We had this idea that she comes from the heart of the earth, and we wanted to connect Mother Nature to joy in this really intense way where, when nature is joyous it’s connected to youth, and the sort of things that keep us alive and young. We wanted nature to be protecting these children in this, and to give that a voice and a character.

So we started at this idea that she originated at the center of the Earth, like breathing off of hydrothermal vents. We looked at a lot of the microscopic organisms that live there, combined them and then blew her up to massive proportions.

On bringing Dan Romer back to do the music

He’s my greatest collaborator. All the music I’ve written for films, I’ve collaborated with Dan.

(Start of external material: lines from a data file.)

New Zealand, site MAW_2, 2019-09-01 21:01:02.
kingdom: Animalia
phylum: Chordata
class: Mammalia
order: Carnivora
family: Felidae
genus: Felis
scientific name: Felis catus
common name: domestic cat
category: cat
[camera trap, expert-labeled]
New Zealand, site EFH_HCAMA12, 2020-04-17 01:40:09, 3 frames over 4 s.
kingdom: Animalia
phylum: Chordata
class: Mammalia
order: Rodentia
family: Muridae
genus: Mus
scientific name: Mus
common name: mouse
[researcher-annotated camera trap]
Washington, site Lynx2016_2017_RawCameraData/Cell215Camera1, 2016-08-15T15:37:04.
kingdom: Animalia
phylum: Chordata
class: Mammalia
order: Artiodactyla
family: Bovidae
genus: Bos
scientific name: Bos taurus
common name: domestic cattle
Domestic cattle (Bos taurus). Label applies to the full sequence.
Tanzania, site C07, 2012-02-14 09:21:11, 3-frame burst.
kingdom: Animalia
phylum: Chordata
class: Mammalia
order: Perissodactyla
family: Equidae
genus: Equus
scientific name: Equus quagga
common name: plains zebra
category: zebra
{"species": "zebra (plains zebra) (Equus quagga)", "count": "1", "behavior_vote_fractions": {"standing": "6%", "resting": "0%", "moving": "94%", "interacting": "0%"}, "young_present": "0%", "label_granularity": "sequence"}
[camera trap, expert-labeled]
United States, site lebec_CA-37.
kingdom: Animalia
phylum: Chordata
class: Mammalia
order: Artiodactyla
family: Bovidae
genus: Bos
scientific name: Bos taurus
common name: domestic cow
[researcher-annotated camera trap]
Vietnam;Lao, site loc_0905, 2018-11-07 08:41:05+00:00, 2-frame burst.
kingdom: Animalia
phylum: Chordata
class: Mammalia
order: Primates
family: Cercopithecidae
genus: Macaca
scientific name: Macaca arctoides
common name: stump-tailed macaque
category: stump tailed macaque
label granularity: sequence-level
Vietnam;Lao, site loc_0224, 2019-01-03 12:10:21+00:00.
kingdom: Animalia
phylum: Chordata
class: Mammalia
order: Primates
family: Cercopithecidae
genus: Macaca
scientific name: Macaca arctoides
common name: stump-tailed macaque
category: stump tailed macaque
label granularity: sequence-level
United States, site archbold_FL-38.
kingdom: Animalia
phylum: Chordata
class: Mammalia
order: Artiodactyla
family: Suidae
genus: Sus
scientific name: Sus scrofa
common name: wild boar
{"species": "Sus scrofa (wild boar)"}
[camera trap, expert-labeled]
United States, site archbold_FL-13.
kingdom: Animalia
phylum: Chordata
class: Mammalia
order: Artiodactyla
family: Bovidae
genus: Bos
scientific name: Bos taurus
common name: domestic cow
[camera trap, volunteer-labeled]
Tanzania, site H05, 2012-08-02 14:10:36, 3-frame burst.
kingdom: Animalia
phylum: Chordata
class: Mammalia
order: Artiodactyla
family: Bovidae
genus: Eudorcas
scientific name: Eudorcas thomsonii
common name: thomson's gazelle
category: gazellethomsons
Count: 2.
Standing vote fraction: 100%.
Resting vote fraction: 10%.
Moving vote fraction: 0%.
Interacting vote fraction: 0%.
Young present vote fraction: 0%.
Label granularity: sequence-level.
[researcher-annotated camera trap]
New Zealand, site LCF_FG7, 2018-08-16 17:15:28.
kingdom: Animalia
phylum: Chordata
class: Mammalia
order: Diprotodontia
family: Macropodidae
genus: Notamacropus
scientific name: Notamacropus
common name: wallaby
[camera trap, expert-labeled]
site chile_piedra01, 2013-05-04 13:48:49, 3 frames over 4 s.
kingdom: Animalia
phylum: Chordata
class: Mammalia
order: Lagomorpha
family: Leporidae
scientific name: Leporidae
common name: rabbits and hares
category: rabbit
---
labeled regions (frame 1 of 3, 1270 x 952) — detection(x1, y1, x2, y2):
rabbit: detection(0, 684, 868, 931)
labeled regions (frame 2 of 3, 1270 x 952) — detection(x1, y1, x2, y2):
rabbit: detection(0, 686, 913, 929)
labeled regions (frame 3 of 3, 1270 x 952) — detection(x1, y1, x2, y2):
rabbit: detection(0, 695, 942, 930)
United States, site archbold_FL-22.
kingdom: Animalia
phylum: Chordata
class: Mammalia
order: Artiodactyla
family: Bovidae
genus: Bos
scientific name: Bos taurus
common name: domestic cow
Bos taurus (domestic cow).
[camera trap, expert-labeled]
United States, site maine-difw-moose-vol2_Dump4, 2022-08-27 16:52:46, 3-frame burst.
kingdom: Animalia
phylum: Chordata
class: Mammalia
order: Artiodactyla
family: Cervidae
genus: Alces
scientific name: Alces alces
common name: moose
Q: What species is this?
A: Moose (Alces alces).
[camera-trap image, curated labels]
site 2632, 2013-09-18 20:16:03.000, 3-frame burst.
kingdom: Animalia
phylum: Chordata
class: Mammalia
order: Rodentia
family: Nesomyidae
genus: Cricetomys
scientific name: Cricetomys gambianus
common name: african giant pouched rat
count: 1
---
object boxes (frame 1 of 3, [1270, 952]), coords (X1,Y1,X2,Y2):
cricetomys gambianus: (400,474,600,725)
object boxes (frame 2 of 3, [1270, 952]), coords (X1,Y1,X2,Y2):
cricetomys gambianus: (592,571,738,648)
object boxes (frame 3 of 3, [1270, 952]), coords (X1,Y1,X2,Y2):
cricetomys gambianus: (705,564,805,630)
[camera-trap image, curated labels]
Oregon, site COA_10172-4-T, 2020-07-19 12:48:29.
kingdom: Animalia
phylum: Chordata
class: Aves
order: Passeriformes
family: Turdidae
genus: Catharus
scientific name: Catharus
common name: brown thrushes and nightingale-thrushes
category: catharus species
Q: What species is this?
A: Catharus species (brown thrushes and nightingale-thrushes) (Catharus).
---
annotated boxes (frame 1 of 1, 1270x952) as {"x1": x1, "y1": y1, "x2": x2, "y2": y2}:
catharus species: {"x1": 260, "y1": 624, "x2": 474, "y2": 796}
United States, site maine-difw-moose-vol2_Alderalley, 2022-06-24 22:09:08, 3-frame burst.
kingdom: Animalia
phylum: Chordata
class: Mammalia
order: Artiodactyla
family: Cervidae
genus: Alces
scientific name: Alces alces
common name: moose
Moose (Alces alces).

I’m a very primeval songwriter, and he’s just incredibly fluid and adaptable, a brilliant writer and orchestrator. The whole score [forWendy] started in a bar: I had the beat in my head, so I pounded on the table and sang the song that the Mother sings, you know?

That was our starting point. We knew the bones of the score were going to be a lullaby of sorts, the songs that a mother sings to a child. So there were two central lullabies, the one Wendy’s mom sings to her and the one the mythic Mother sings to the Lost Boys.

Those two melodies were the framework, and then we wanted to bring a new, frantic, youthful energy to the score, just anxious striking violins with wood. Things that felt like, if you tossed a kid into a room full of garbage and orchestra instruments, what would they do with it?

On making films about children’s experiences

I think my films are an expression of how I see things, and each film has its own choices and aesthetics. But yeah, the messiness and the chaos is something that I’m really attracted to as a process. My favorite films often are ones where the director clearly just saw every moment of it and just executed it to total perfection, like a Coen Brothers film or something like that. For me, what I love about making films is the journey and the experience and interacting with the world via a story, and letting those elements teach me what the film is and guide me and take me places I never expected to go. That process is one I really love and I’m going to continue to make my work in, I think.

I’m not only going to make films about kids! I think that was a continuation of the experience of working with Quvenzhané and watching her be Hushpuppy, then watching her grow up as a person. A lot of those themes led me to Wendy, you know. It felt like there was another movie to make about an older young girl. There was continuity there. This one has led me to think about old age in ways I’m excited about. I think, for me, one film is always going to lead me to the next, and there will hopefully be a flow to that as I continue to make films.

Wendy is currently in theaters via Searchlight Pictures.